The Executioner responded by firing a burst at the shooter. The fusillade missed the shooter, but came close enough that it forced him to jerk back out of sight. The soldier edged down the hallway, hugging the wall. When he got close to the door, he snagged a flash-bang grenade from his web gear, pulled the pin and tossed the bomb into the room where the man was hiding. An instant later it exploded with a loud crack and a flash of light visible to Bolan even in the hallway.

As the noise died down, he went through the door low and found the guy standing near the doorway, disoriented. A burst from the MP-5 took the man down.

* * *

BELLEW DESCENDED the stairs, his eyes sweeping the area as he searched for the intruders, his submachine gun leveled and leading the way. His heart slammed in his chest and blood thundered his ears. It had been years since he’d been in a live-fire situation. That had been back in Africa, where he’d been surrounded by a dozen or more well-armed and well-trained mercenaries. Over the past few years, he’d spent more time sending other people into harm’s way while he sat back and planned.

Who the hell could have broken through their defenses? he wondered. For a residential area, the estate had been as secure as possible. They’d deployed sensors, cameras, armed guards, dogs. That someone had gotten past all that told him he wasn’t dealing with a run-of-the-mill burglary or home invasion. Besides, most of the underworld in the city, right down to the low-level thieves, knew better than to break into Dumond’s property.

That he couldn’t reach his mercenaries only heightened his anxiety. He obviously was dealing with at least one combat professional, if not more.

When he reached the bottom of the stairs, Bellew paused and listened hard. Somehow all the cameras had gotten fried. He’d tried to reach the monitor room, but they hadn’t responded. There was no way for him to know how many people he was up against or their location.

That left him to handle it the old-fashioned way—rely on his instincts and his senses.

To his right, he heard something. It was muffled, but unmistakable to anyone who’d spent any time at all in his deadly trade. Someone had just fired a weapon, and he heard the clank of brass hitting the marble tiles.

Bellew crossed the entryway, making his way to a door that would lead him deeper into the mansion’s first floor. Coming up on the door, he paused, chancing a look around the door frame. Down the hall, he spotted three men. He recognized one—a guy sprawled on the floor—as one of his guards. Arms and legs splayed out, his midsection was dark red.

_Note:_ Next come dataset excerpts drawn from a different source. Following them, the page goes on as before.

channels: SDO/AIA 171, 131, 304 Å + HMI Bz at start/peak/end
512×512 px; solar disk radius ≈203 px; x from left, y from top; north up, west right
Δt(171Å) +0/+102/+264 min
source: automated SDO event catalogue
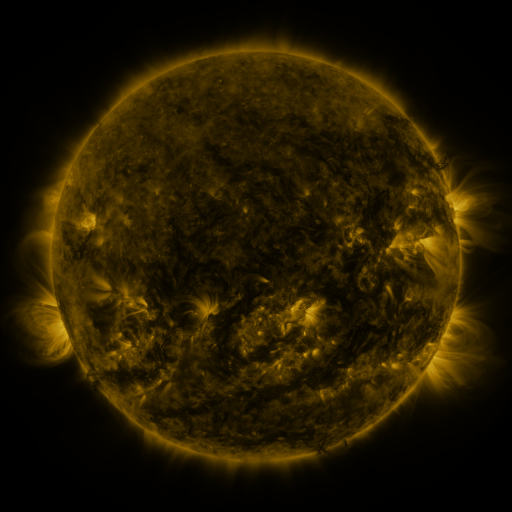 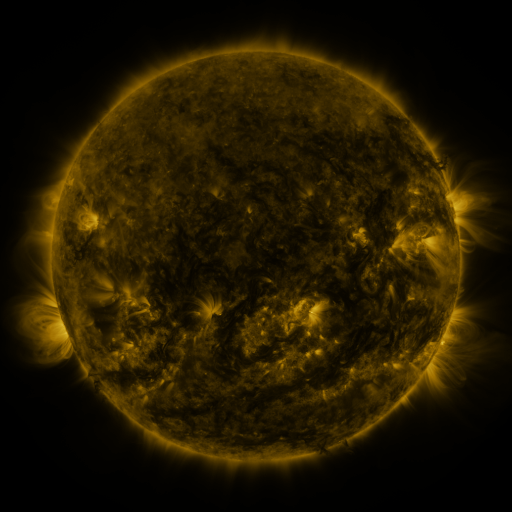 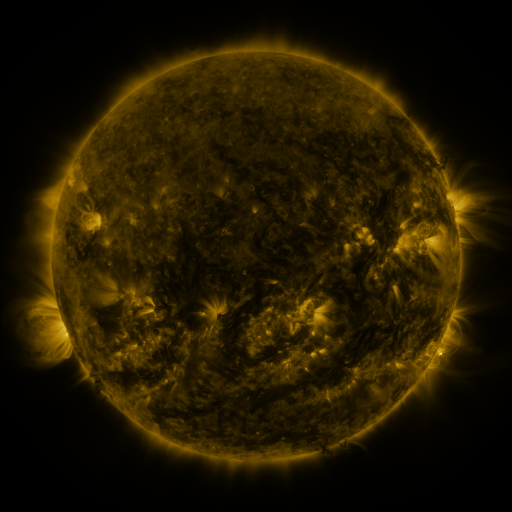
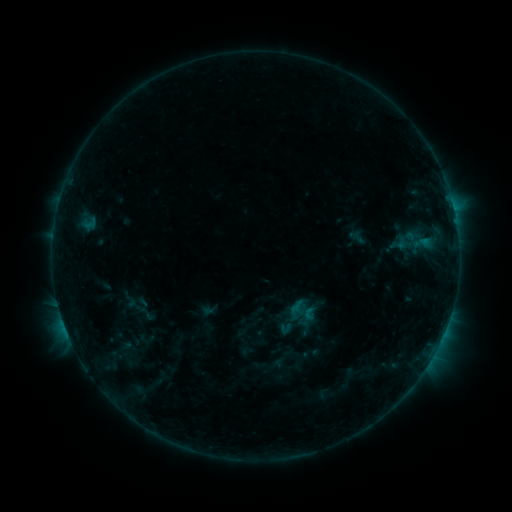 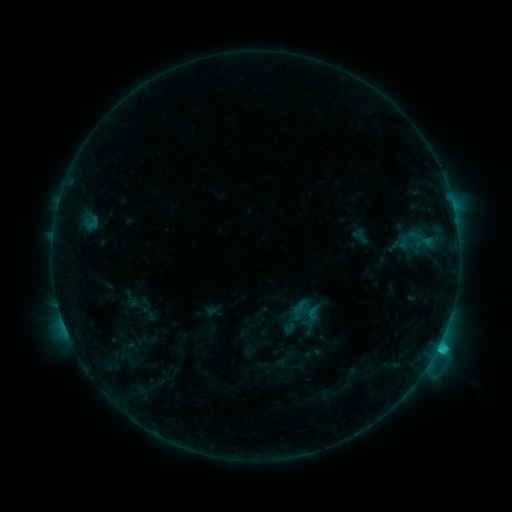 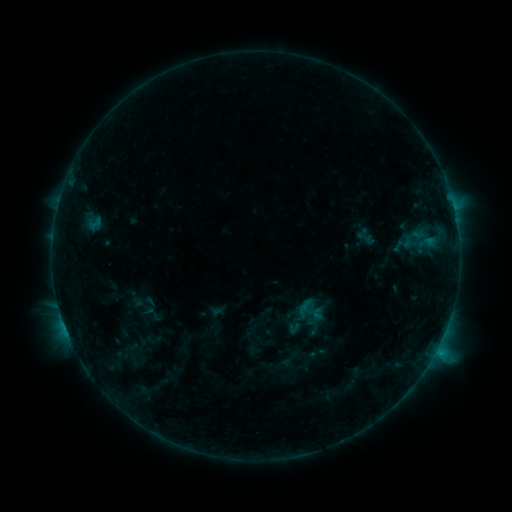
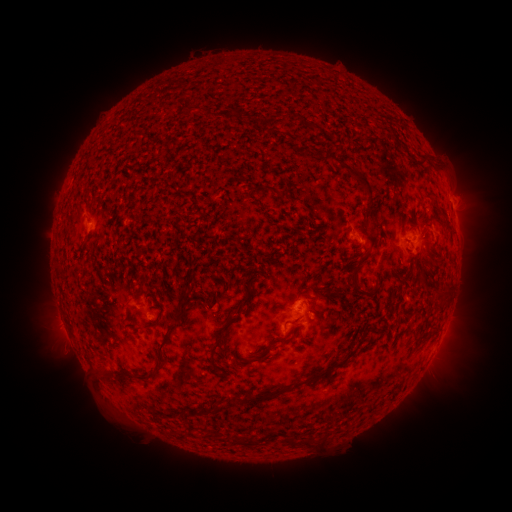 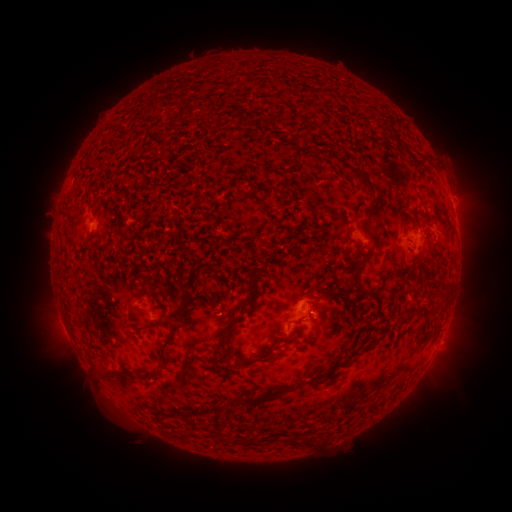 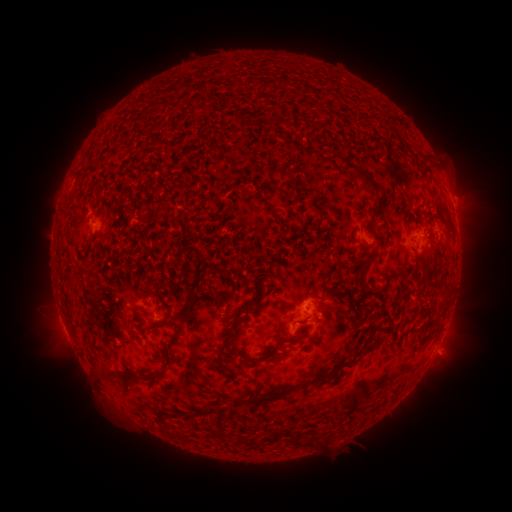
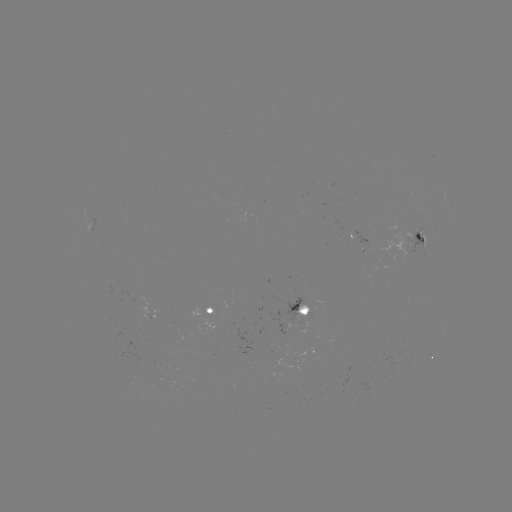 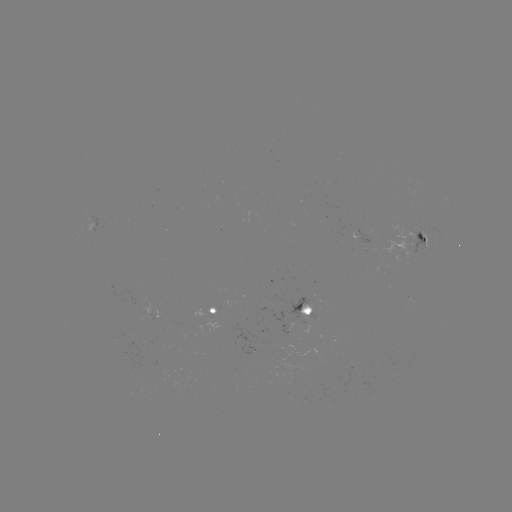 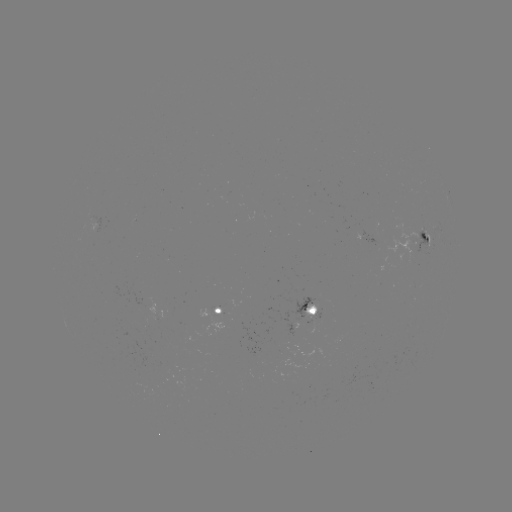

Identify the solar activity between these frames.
C1.7 flare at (438, 345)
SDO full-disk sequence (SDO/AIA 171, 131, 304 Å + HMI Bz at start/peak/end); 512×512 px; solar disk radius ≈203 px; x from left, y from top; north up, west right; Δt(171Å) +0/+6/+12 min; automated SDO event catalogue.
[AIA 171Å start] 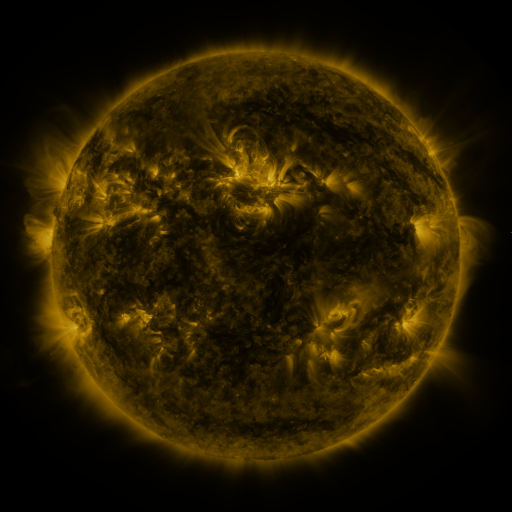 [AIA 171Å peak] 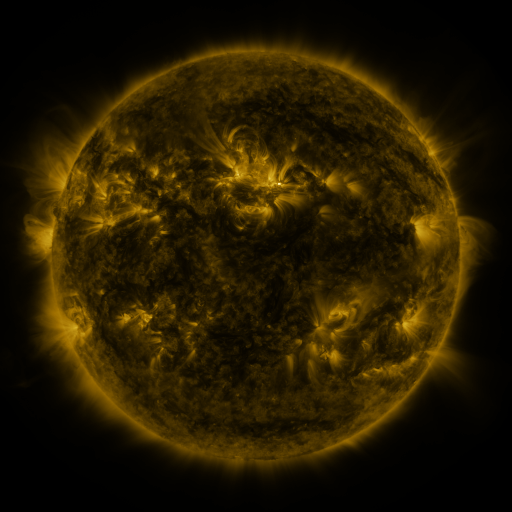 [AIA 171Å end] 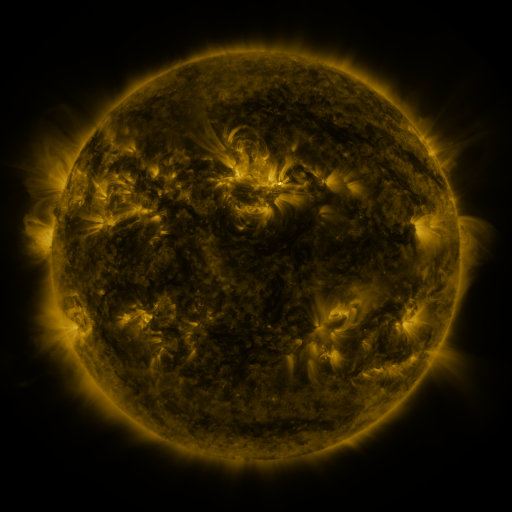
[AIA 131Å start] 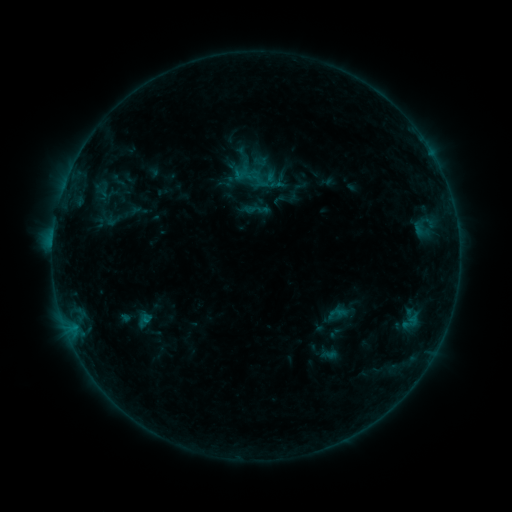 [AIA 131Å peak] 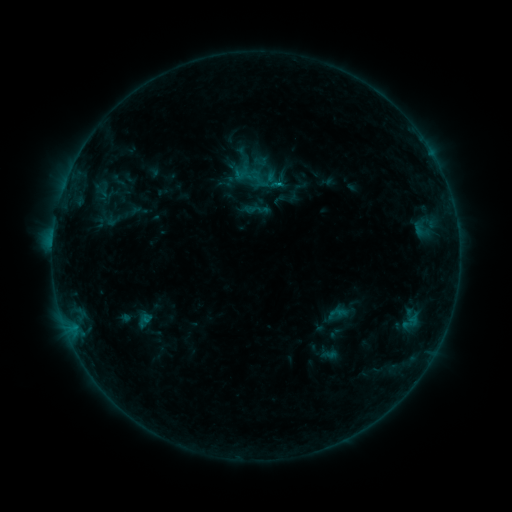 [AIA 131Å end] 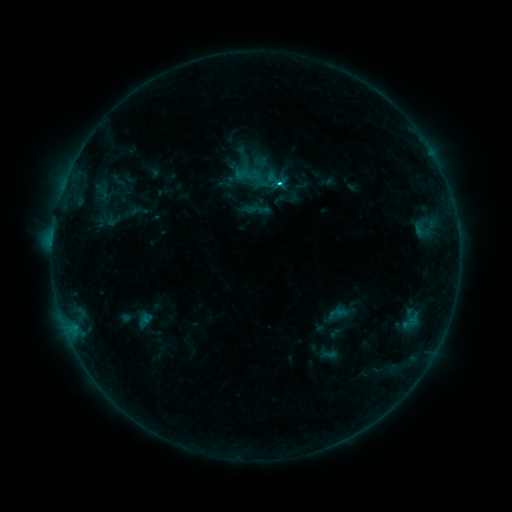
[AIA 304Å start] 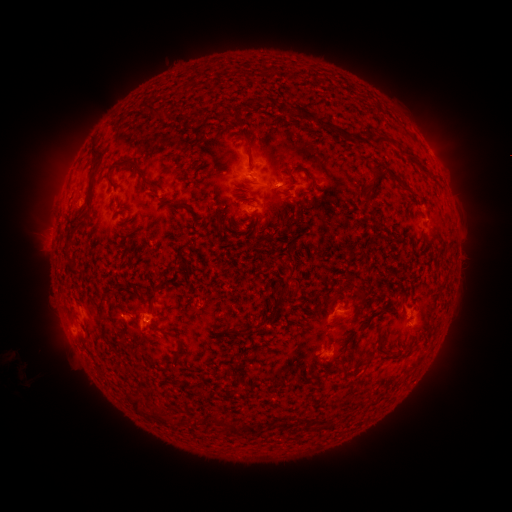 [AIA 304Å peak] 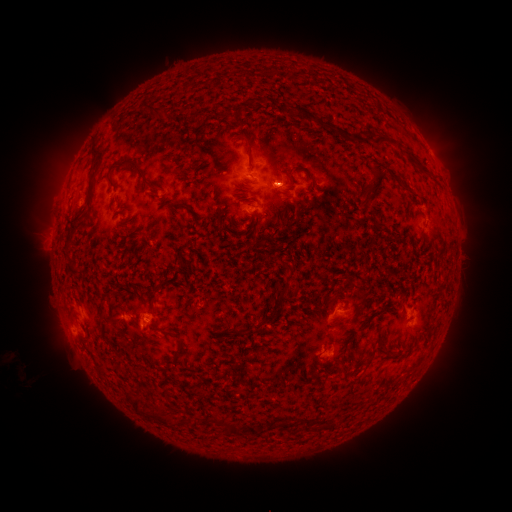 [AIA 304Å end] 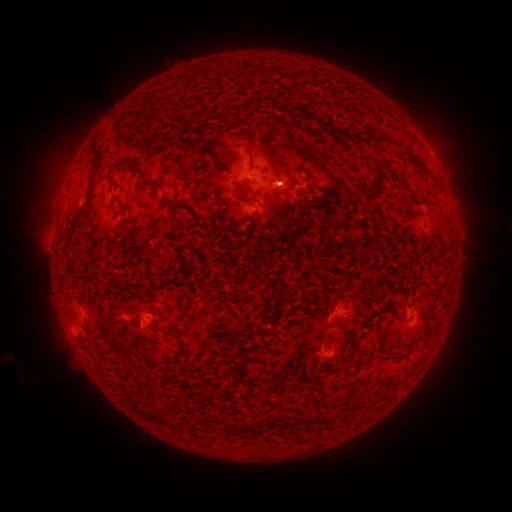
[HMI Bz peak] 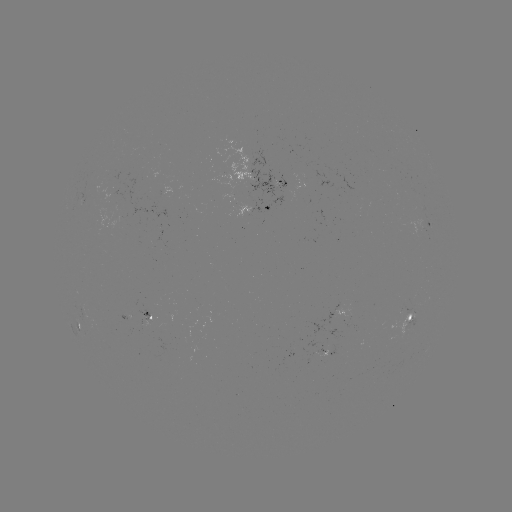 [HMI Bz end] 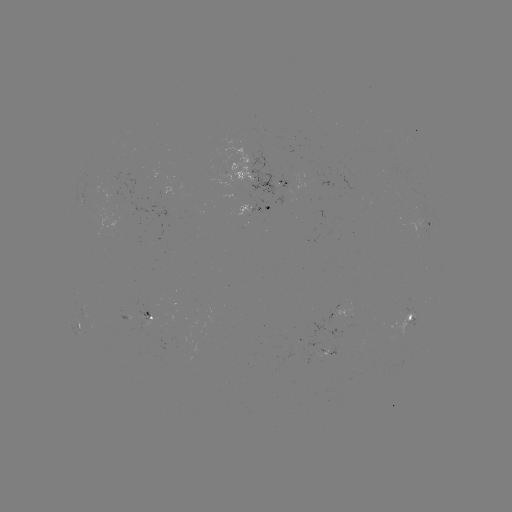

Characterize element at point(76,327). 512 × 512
C1.8 flare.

Two men stood over the corpse. One was short with a medium frame. The second guy was tall with broad shoulders and jet-black hair. Bellew recognized the gun in the taller man’s hands as a Heckler & Koch MP-5.

Chancing another look, he saw the men were moving in his direction. Fear gripped him, and for a moment he considered bolting out the door. Maybe he could take these two by surprise. But it would be a damn sight easier without backup just to run out the door, flee the estate and get away with his skin intact. He guessed they’d already taken down nearly a dozen men. It wouldn’t be easy for him alone to take them down.

But if he ran? He’d get away with his skin, but it’d come back to haunt him.

He’d lose his reputation. Once word spread that he’d bolted on a client, he’d end up blacklisted. While he’d never bought into the notion of death before dishonor, he’d sure as hell choose death before poverty.

To hell with it. He’d try to take them.

Coming around the door frame, he entered the room, ready to take down his opponents.